Calista looked down at the clean gown she wore, tugging the blanket up to cover her breasts, then to my dirty attire. “Did you undress me?”

“No.” I rose from the bed and went to my wardrobe. “That’s not how I wanted to see your nude form in my bed for the first time.”

She stiffened as I pulled the soiled shirt over my head and tossed it on the floor to soak up her vomit. I’d leave her to figure out the meaning of my words.

The muscles in her jaw ticked as she struggled not to look at my bare chest. “If I have my way, you never will.”

Calista gasped when I blipped in front of her and raised her chin with my finger. My hair fell around her face as I bent over her, shimmering in the soft candlelight. Her eyes dipped lower over my body and jerked back up to settle on my mouth. She refused to meet my gaze.

“You made your choice. We will not discuss it henceforth. When the time comes to fulfill your bargain, you will do so.”

She whimpered slightly and bared her teeth. “I was a child.”

“So was I,” I said, my patience wearing thin on the topic. She jerked back as if I slapped her. “We were both old enough to know what we were doing.”

Her chin quivered and breaths became shallow. Instead of the tears I expected, she whispered vehemently, “I hate you.”

I watched as the tears finally rolled down her cheeks. I could work with hate. It was a passionate emotion that could be swayed as long as it continued to burn.

I cupped her face, and she turned her head. “You won’t always.”

“Try me.”

I raised a brow and pulled away. “I intend to.”

I went back to the wardrobe, feeling Calista’s gaze travel over me, and retrieved a clean shirt.
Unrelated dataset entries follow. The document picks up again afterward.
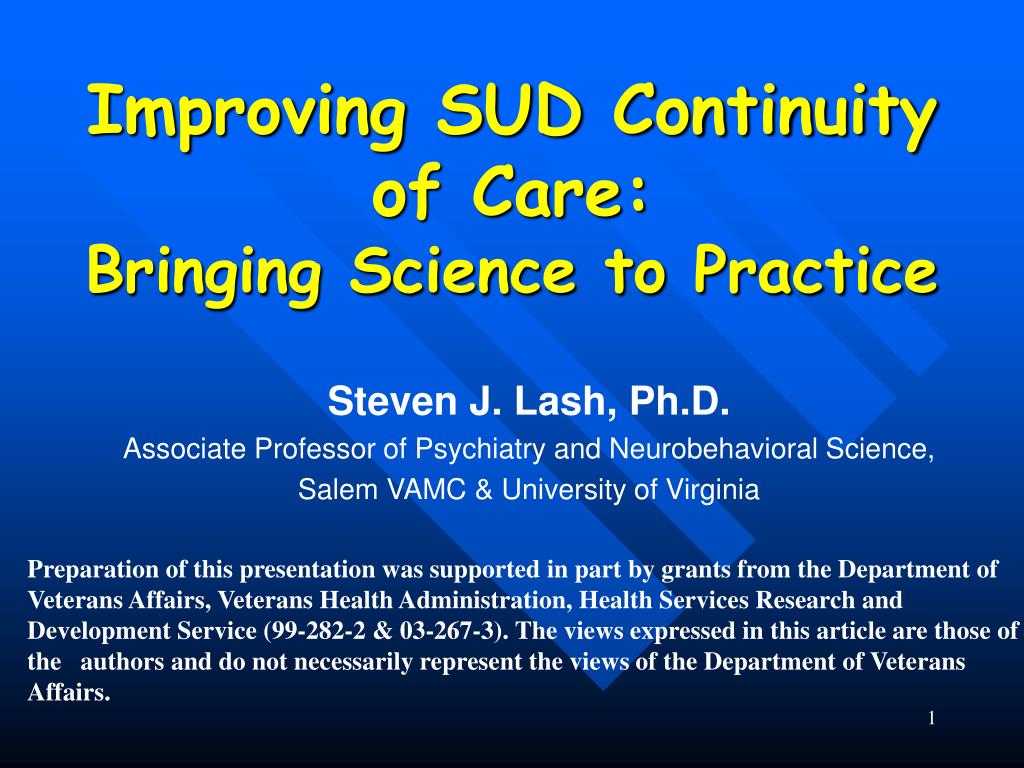 Improving SUD Continuity of Care:
Bringing Science to Practice

Steven J. Lash, Ph.D.
Associate Professor of Psychiatry and Neurobehavioral Science,
Salem VAMC & University of Virginia

Preparation of this presentation was supported in part by grants from the Department of Veterans Affairs, Veterans Health Administration, Health Services Research and Development Service (99-282-2 & 03-267-3). The views expressed in this article are those of the authors and do not necessarily represent the views of the Department of Veterans Affairs.

1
When I faced her again, she quickly averted her eyes.

“Do you have to do that?”

I laughed and put it on. “As much as I enjoy your scent, the smell of your vomit is not as enticing.”

She swiped at her cheeks. “I’d like to go to my room.”
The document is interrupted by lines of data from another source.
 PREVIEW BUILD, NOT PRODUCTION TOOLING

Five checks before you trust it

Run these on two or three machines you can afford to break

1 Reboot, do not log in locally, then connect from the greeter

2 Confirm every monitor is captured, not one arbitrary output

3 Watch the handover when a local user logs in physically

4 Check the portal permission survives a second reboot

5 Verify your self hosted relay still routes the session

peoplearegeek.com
The bed dipped as I returned to my spot next to her. “Once you heal. Go to sleep, Calista. We both need our rest.”

She turned her back to me and tugged on the blanket to pull it up. I moved to give her more slack.

“Don’t you dare get under the cover.”

I smirked as my eyes grew heavier. “I would only dream of it.”

As I drifted off, the music box began to play. Calista’s humming lulled me into a deep sleep and followed me into my dreams.